=== DOCUMENT EXTRACT ===

Potential Mitigations

Phases : Architecture and Design
Design throttling mechanisms into the system architecture. The best protection is to limit the amount of resources that an unauthorized user can cause to be expended. A strong authentication and access control model will help prevent such attacks from occurring in the first place. The login application should be protected against DoS attacks as much as possible. Limiting the database access, perhaps by caching result sets, can help minimize the resources expended. To further limit the potential for a DoS attack, consider tracking the rate of requests received from users and blocking requests that exceed a defined rate threshold.
Phases : Architecture and Design
Phases : Architecture and Design
Ensure that protocols have specific limits of scale placed on them.
Phases : Implementation
Ensure that all failures in resource allocation place the system into a safe posture.

Detection Methods

Automated Static Analysis

Effectiveness : Limited

Automated Dynamic Analysis

Certain automated dynamic analysis techniques may be effective in spotting resource exhaustion problems, especially with resources such as processes, memory, and connections. The technique may involve generating a large number of requests to the product within a short time frame.
Effectiveness : Moderate

Fuzzing

While fuzzing is typically geared toward finding low-level implementation bugs, it can inadvertently find resource exhaustion problems. This can occur when the fuzzer generates a large number of test cases but does not restart the targeted product in between test cases. If an individual test case produces a crash, but it does not do so reliably, then an inability to handle resource exhaustion may be the cause.
Effectiveness : Opportunistic

Vulnerability Mapping Notes

Justification : CWE-400 is intended for incorrect behaviors in which the product is expected to track and restrict how many resources it consumes, but CWE-400 is often misused because it is conflated with the "technical impact" of vulnerabilities in which resource consumption occurs. It is sometimes used for low-information vulnerability reports. It is a level-1 Class (i.e., a child of a Pillar).
Comment : Closely analyze the specific mistake that is causing resource consumption, and perform a CWE mapping for that mistake. Consider children/descendants such as CWE-770: Allocation of Resources Without Limits or Throttling, CWE-771: Missing Reference to Active Allocated Resource, CWE-410: Insufficient Resource Pool, CWE-772: Missing Release of Resource after Effective Lifetime, CWE-834: Excessive Iteration, CWE-405: Asymmetric Resource Consumption (Amplification), and others.

Related Attack Patterns

CAPEC-ID	Attack Pattern Name
CAPEC-147	XML Ping of the Death An attacker initiates a resource depletion attack where a large number of small XML messages are delivered at a sufficiently rapid rate to cause a denial of service or crash of the target. Transactions such as repetitive SOAP transactions can deplete resources faster than a simple flooding attack because of the additional resources used by the SOAP protocol and the resources necessary to process SOAP messages. The transactions used are immaterial as long as they cause resource utilization on the target. In other words, this is a normal flooding attack augmented by using messages that will require extra processing on the target.

=== SOURCE MATERIAL ===

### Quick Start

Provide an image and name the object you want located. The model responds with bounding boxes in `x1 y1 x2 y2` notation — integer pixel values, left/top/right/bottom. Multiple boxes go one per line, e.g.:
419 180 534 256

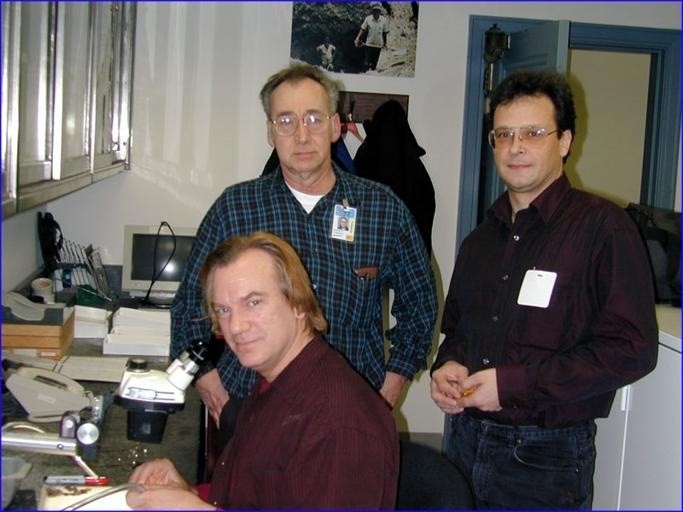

===

● **COMPLETE THE FOLLOWING**
a: What effectiveness rating does the resource-consumption excerpt assign to fuzzing?
b: Reproduce the part of the resource-consumption excerpt that begins at the words "Justification : CWE-400" and stops after the words "of a Pillar).".
Work from the resource-consumption excerpt alone and leave the listing aside.

● **SOLUTION SET**
a: Opportunistic

b:
Justification : CWE-400 is intended for incorrect behaviors in which the product is expected to track and restrict how many resources it consumes, but CWE-400 is often misused because it is conflated with the "technical impact" of vulnerabilities in which resource consumption occurs. It is sometimes used for low-information vulnerability reports. It is a level-1 Class (i.e., a child of a Pillar).